→ **Task prompt**: Please write out the listing again, keeping every character the same.

→ **Provided material**:
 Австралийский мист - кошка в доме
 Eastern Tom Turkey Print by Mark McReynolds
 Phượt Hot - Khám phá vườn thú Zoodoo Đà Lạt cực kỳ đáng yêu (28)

→ **Output**:
 Австралийский мист - кошка в доме
 Eastern Tom Turkey Print by Mark McReynolds
 Phượt Hot - Khám phá vườn thú Zoodoo Đà Lạt cực kỳ đáng yêu (28)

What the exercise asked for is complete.